Page extract:
========

Poway, Calif. — Gateway CEO Ted Waitt is viewing his decision to buy eMachines as the answer to several of his company’s most pressing problems, primarily returning to profitability and increasing the visibility of its CE product line.

Gateway and eMachines announced on Jan. 30 that the latter firm will be acquired for 50 million shares of Gateway stock and $30 million in cash. The new company is expected to generate about $4.5 billion in revenue and sell almost 4 million PCs worldwide, based on 2003 figures. It will be led by eMachines CEO Wayne Inouye, who will take over the chief executive position at Gateway and be named to that company’s board of directors when the deal is finalized at the end of the first quarter. Waitt, Gateway’s founder, will remain chairman of the board and play an active role in the company’s product development and strategic marketing plans.

Waitt said the addition of eMachines will put Gateway on the track to profitability, which he hopes to reach by 2005. No layoffs were announced for either company.

Waitt hopes to accomplish this task through continued cost-cutting measures at his own firm, plus adopting several of eMachines practices that allow it to be profitable, while selling very low cost computers at retail. Waitt and Gateway CFO Rod Sherwood highly praised eMachines’ low SG&A costs, which Inouye said is in the mid-single digits. Sherwood hoped Gateway could attain SG&A costs in the high single- to low double-digits by adopting eMachines’ model. Inouye pointed out that with just 138 employees eMachines generated $1.1 billion in sales and nine straight quarters of profitability by being a tightly run organization, a practice that Gateway could imitate. Gateway had sales of about $3.5 billion in 2003 and has about 7,500 workers.

========

Records provided:
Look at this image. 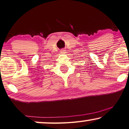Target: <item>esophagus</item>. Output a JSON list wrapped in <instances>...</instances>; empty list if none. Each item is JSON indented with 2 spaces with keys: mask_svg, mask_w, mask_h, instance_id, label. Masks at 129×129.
Here are the masks:
<instances>
[{
  "mask_svg": "<svg viewBox=\"0 0 129 129\" xmlns=\"http://www.w3.org/2000/svg\"><path fill=\"white\" fill-rule=\"evenodd\" d=\"M66 50H64V49H62V50L61 51V52L62 53V54H64V53H66Z\"/></svg>",
  "mask_w": 129,
  "mask_h": 129,
  "instance_id": "obj_1",
  "label": "esophagus"
}]
</instances>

========

Problems to solve:
1. Answer these questions using the article on Gateway's purchase of eMachines:
(a) What will Gateway pay to acquire eMachines?
(b) By what year does Waitt hope Gateway will reach profitability?
(c) How many employees does eMachines have?
2. Write out the part of the article on Gateway's purchase of eMachines from "Poway, Calif. —" to "strategic marketing plans.".
3. Pick up the article on Gateway's purchase of eMachines after its last sentence and continue writing it.

Written responses:
1.
(a) 50 million shares of Gateway stock and $30 million in cash
(b) 2005
(c) 138

2.
Poway, Calif. — Gateway CEO Ted Waitt is viewing his decision to buy eMachines as the answer to several of his company’s most pressing problems, primarily returning to profitability and increasing the visibility of its CE product line.

Gateway and eMachines announced on Jan. 30 that the latter firm will be acquired for 50 million shares of Gateway stock and $30 million in cash. The new company is expected to generate about $4.5 billion in revenue and sell almost 4 million PCs worldwide, based on 2003 figures. It will be led by eMachines CEO Wayne Inouye, who will take over the chief executive position at Gateway and be named to that company’s board of directors when the deal is finalized at the end of the first quarter. Waitt, Gateway’s founder, will remain chairman of the board and play an active role in the company’s product development and strategic marketing plans.

3.
The biggest financial albatross around Gateway’s neck is its retail store chain. The stores, which were just revamped to better sell CE products, are a financial drain on the company, Waitt admitted, but they also generate a higher margin than the company’s direct-sales operation.

‘As we work through the integration we will look closely at the retail operation. We want to get our costs down,’ Waitt said, adding that it was too early to say whether closing any stores would be necessary.

Gateway also plans to use eMachines’ existing retail distribution model to sell Gateway’s growing line of CE products outside of the company’s traditional direct-sales operation and the Gateway Stores. The potential for channel conflict between the Gateway Stores and other retailers was not lost on Waitt and Inouye. Inouye, a former Best Buy executive, said he has not approached any retailer about selling Gateway-branded CE products so he could not say at this time if retailers would be receptive of the line.

Waitt believes that by carefully presenting each brand in each of Gateway’s channels, most conflict can be avoided.

‘Retailers who are practical will see the benefits of an established brand like Gateway,’ Inouye added.

In the PC segment the two company’s operations will remain separate, with Gateway computers selling through its retail stores and direct sales operation and eMachines through retailers like Best Buy, Circuit City and CompUSA. The new company will ship about 4 million PCs per year, the executives said.

There is no plan to sell eMachines’ products through Gateway’s stores or direct, Waitt said, but this could change going forward.

Waitt said the PC lines are complimentary. Gateway’s most profitable segment is selling higher-end desktops and notebooks, while eMachines excels in the sub-$800 arena.

The deal will also relaunch Gateway into the international market. Last year eMachines entered the Japanese and United Kingdom, markets abandoned by Gateway two years ago.

News of the deal came on the heels of Gateway’s fourth-quarter earnings release, which saw revenue fall and net loss widen.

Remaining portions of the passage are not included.